Friday, July 12, 2019

Editorial confusing on benefits of privatization

A recent editorial in the Telegraph-Journal regarding the newspaper’s opinion that the province should privatize both cannabis and alcohol is a bit confusing.
On the surface it’s a pro-privatization, anti-union opinion, one the paper is more than entitled to make; after all, freedom of speech is important to any democracy.
However, it’s how they back up their position that is confusing.
First, let’s give the editorial credit for the things it gets right. The New Brunswick Union is attempting to organize the workers of Cannabis NB. Our application to unionize employees at three stores was unsuccessful, as the labour board favours the approach of organizing all Cannabis NB employees across the province rather than store-by-store.
This is pretty much where logic leaves the discussion, because the editorial omits some key facts.
For instance, look at this statement: The move to unionize, which carries with it the likelihood of higher wages and less retail flexibility is further evidence that the Higgs government must find a better business model, and find it soon.
Assuming unionized employees would seek better wages and other forms of workplace improvements is a given. It also shouldn’t be seen as problematic. As well, this would take place at the bargaining table where both sides work to find equitable deals. As for the less retail flexibility claim, the editorial provides no examples or fact to back it up. It then offers this assumption as further evidence that the government must find a better solution. This is an opinion, not fact or evidence.
Much of the product Cannabis NB ordered from suppliers prior to opening was not delivered, leading to less sales, some stores closing for a few days and layoffs. The editorial characterizes this problem as: ”the underperformance of suppliers who managed to deliver just one tenth of the product the province said it had secured in advance of legalization.”
By stating that the province “said” it had secured the product, the editorial subtly shifts the blame from the private-sector suppliers to the Crown corporation, but this is a reversal of cause and effect.
The suppliers failed to meet the demand and produce enough product, and this private sector failure lead to loss of sales in the important first weeks of legalization.
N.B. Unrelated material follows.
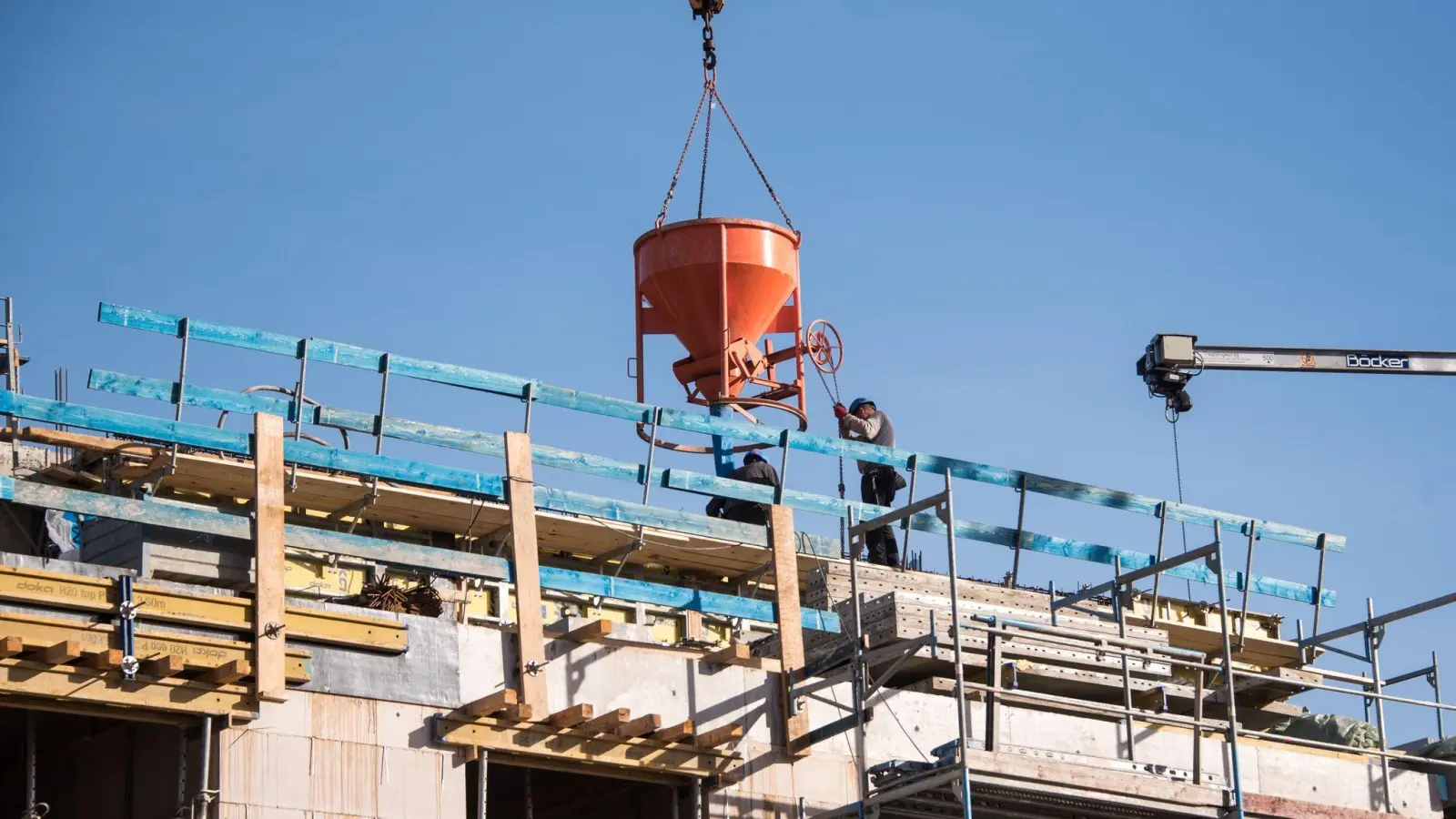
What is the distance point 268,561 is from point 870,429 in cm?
1174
It is quite a leap to suggest that since private sector suppliers failed to meet the needs of a public corporation, the solution is more privatization.
The editorial goes on to state: Premier Blaine Higgs has floated the possibility of privatizing the pot and alcohol retail business as part of a strategy to fix the business model. We think the time is here to make changes. It’s time to move away from the failed concept of government monopolies.
Let’s just assume that last line was written with no hint of irony, by someone who sincerely believes monopolies are only good in the private sector – for example, when running newspapers. Some of the other assumptions here still need unpacking.
Consider the editorial’s leap from Cannabis NB to NB Liquor. NB Liquor is not a failure; it provides millions of dollars in revenue for our province each year in the form of sales and tax revenue. If liquor sales were privatized, the sales stream of revenue would be taken away, leaving only the tax revenue. Are we really to believe that taking away a source of revenue from our provincial government will leave New Brunswickers better off?
The only thing failing in the editorial’s example is logic.
The editorial leaves some other important facts out of its argument. For instance, the foremost goal of legalization was education and safety. As the government’s April 30, 2019 news release stated, “The core focus of the retail model is youth protection, reducing the illicit market, public education and safety.”
Another important fact not stated in the editorial is that Cannabis NB is a new business, which hasn’t been open for a year. Its start-up costs had to be factored in, and even an expert in the field - Jay Rosenthal, president of Business of Cannabis, who was quoted in the Telegraph-Journal on May 11, 2019 - believes changing the model this soon is not a good idea. Mr. Rosenthal concluded, "It's too early to make a sweeping change. I know governments often want to do that, but the measure of success won't be until all these other things shake out."
Among the things that need time to sort themselves out, he said, are supply hiccups and the arrival of edibles, expected to bring profits to any new model, on shelves in October.
The NBU believes this editorial is based on ideology rather than facts. The supremacy of privatization has long been a standard belief held forth in the editorial pages of the Telegraph-Journal. Its proponents think just by privatizing something you end up with savings and efficiencies.
The most recent Auditor-General of New Brunswick report has disputed this claim, as did the Canadian Centre for Policy Alternatives in its 2012 study entitled ‘A Sober Second Look at Liquor Privatization.’
As that report documented, “prices actually increased in Alberta after privatization and in BC, prices in the private stores are higher than in the public ones. So privatization hasn’t delivered lower prices as promised by free-market advocates. This result occurred in spite of the proliferation of liquor outlets in Alberta since privatization which should have increased competition and lowered prices.
“[In] Alberta, where retailers set their own prices, the value-added tax is not practical, so it moved to a unit sold tax – based on volume. Not only is the unit tax less fair (it’s like a flat tax), but it results in lower tax revenue.....The report demonstrates that higher prices have not delivered higher revenues in Alberta; in fact the province lost an estimated $1.5 billion in tax revenue since privatization.”
Until the Telegraph-Journal can back up its opinions with facts, we’ll stick with the opinions of experts and those who have studied the subject at length.